Abstract: Ground provides useful and basic information such as traversal regions and location of 3D objects. The given point cloud may contain a point not only from ground, but also from other objects such as walls and people. Those points from other objects can disturb to find and identify a ground plane. In this paper, we propose robust and fast ground plane detection with an asymmetric kernel and RANSAC. We derive a probabilistic model of a 3D point based on an observation that a point from other objects is always above the ground. The asymmetric kernel is its approximation for fast computation, which is incorporated with RANSAC as a score function. We demonstrate effectiveness of our proposed method as quantitative experiments with our on-road 3D LiDAR dataset. The experimental result presents that our method was sufficiently accurate with slightly more computation. Finally, we also show our ground detection’s application to augmented perception and visualization for drivers and remote operators. Keywords: ground plane detection, 3D point cloud, asymmetric kernel, RANSAC, traversable region, obstacle detection

1. INTRODUCTION Ground detection is essential and necessary for many applications in robotics, intelligent vehicles, and computer vision. Ground is regarded as a traversal region for mobile robots and vehicles so that it is required for autonomous navigation, especially obstacle detection and avoidance. It is also quite useful for remote operators to drive robots or vehicles with restricted visual information. In addition, road detection is a specialized form of ground detection with considering additional visual and structural characteristics of roads. In computer vision, ground enables 3D inference from 2D images. With a known ground plane, it is possible to reconstruct 3D structures on the ground and estimate 3D position of objects on the ground. It is also a popular and common preprocessing to split and label 3D point clouds. Ground detection has been heavily investigated due to its necessity and importance. It is effective to analyze the previous works according to local and global approaches. The local approaches start from locally extracted features and their clustering and classification lead ground regions. It is a bottom-up approach. In contrast, assuming a globally consistent ground model, global approaches search and find the model from raw data or features, which is top-down. Generally, the local approaches can deal with more general and flexible situations such as rough terrain and irregular structures, but they require higher spatial and time complexity. In contrast, the global approaches need less computation and memory, but they cannot detect ground beyond their defined ground model. For 2D images, the local approaches This work was supported partly by the R&D program of the Korea Ministry of Trade, Industry and Energy (MOTIE) and the Korea Institute for Advancement of Technology (KIAT). (Project: 3D Perception and Robot Navigation Technology for Unstructured Environments, M002300090)
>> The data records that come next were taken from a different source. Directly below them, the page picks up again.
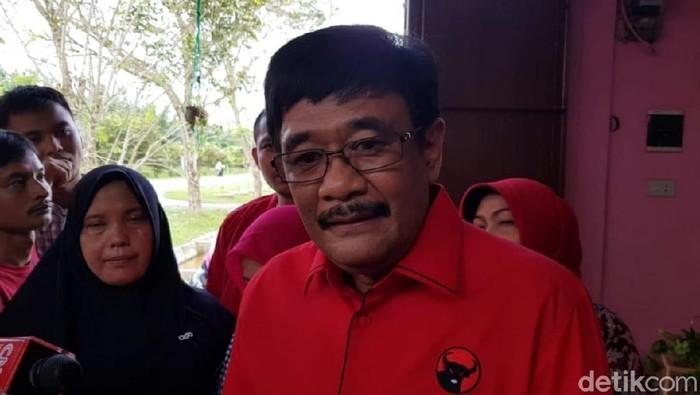 Ketua DPP PDIP Djarot Saiful Hidayat saat mengunjungi UMKM di Sumut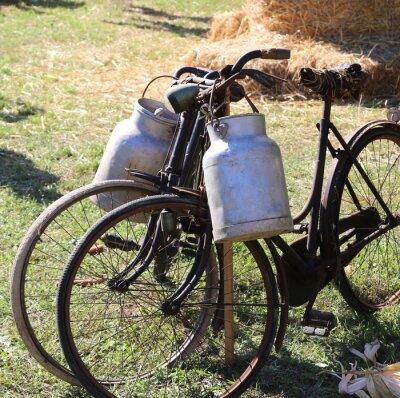 Fototapeta Dva staří rezavé kola pro přepravu mléka do popelnice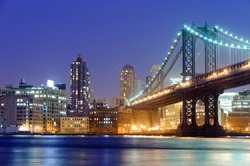 Manhattan bridge in New York at night
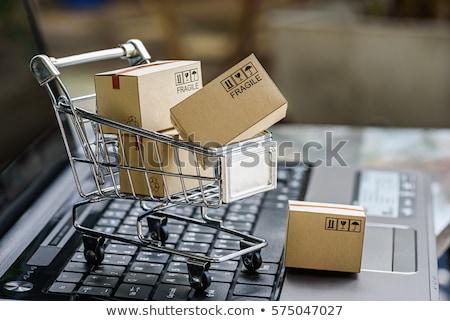ショッピングカート 段ボール ボックス ノートパソコン 小 ノートパソコンのキーボード ストックフォト © AndreyPopov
mostly pursued classical image segmentation with additional features for ground [2]. The popular features were color and texture, and their segmentation was done by Markov random field (MRF) or graph cuts or others. The global approaches commonly adopted a plane and planar homography as their model and update rule [1]. Planar homography can describe geometric relationship of a ground plane observed on a pair of images, and its incremental update enables to track the ground plane. RANSAC, filtering, and local optimization were applied to estimate planar homography. For 3D data, the local approaches were more common and popular [3], [4], [5], [6], [7]. Due to additional information, various geometric local features have been proposed such as vertical height, gradient, normal vector, convexity and others. MRF and support vector machine (SVM) were also popular tools to segment and classify local features toward ground. Similarly to 2D images, the global approaches also utilized a flat 3D plane as their ground models, and RANSAC was a popular tool to detect the ground plane [8]. As mentioned before, the local and global approaches have their respective strength and weakness, which is flexibility and time/spatial complexity. In this paper, we propose a novel approach to detect a ground plane quickly and accurately from 3D point clouds. The given sensor acquires 3D points not only from ground, but also from other surroundings such as buildings, pedestrians, and vehicles. Therefore, it is important to identify a ground plane regardless of the points from such other objects. We basically pursue RANSAC approach to overcome such harmful points, but with our proposed asymmetric kernel. The asymmetric kernel is inspired from an observation that the harmful points exist always over the ground, not under the ground. From the observation, we model its probabilistic likelihood and approximate it as the asymmetric kernel for faster compu-

tation. Its preliminary idea was introduced in our previous work [9] for resolving scale ambiguity in monocular visual odometry. The asymmetric kernel and overall procedure are explained in Section 2. Its effectiveness was demonstrated by experiments and quantitative analysis in Section 3. We also present its application to recognize spatial information (e.g. traversable regions and obstacles) and provide it to drivers and remote operators for easier control and operation. The application is briefly presented in Section 4.

Side-view

Front-view sensor

sensor Z

X

Y

Y

h

h

θz = tan-1sx

2. ROBUST GROUND PLANE DETECTION 2.1 Problem Formulation Ground plane detection is a process to find parameters describing a ground plane from the given 3D points. The set of parameters is written as Θ and 3D points are represented as xi X = x1 , x2 , · · · , xN , xi = yi . (1) zi The detection problem can be formulated as optimization of the parameters with points on ground as follows: ˆ = arg min Θ Θ

∑

f (xi ; Θ) ,

(2)

xi ∈XG

where XG is a set of the given points on the ground surface and f is a function to calculate error between the given point and ground plane. However, the problem is not simple because XG is unknown. In this paper, we define the problem as regression analysis, estimating unknown parameters from the given data, but it can be also formulated as classification of the given points into two ˆ is groups, ground and others. If the ground parameter Θ known from the optimization, classification is also simply resolved. For example, the label of each point can be identified (1: ground, 0: others) as ( ˆ <τ 1 if | f (xi ; Θ)| ˆ l(xi ; Θ) = , (3) 0 otherwise where τ is a threshold to decide whether a point belongs to ground or not. 2.2 Ground Models Ground can be described in various ways. One of the most general representations is a point cloud, a set of 3D points laying on a ground surface. It can represent diverse terrain and slopes with an enough number of points. However, such non-parametric expression requires high computation burden for further operations such as checking contact or collision. In many computer animations and games, ground is depicted by a polygon mesh, a collection of connected polygons. These polygons can attain generality with sufficient quantization level, but still

θx = tan-1sz

Fig. 1: The sensor and ground plane are presented based on the sensor coordinate. We use a conventional camera coordinate, whose leftward and downward axes are x- and y-directional axes, respectively.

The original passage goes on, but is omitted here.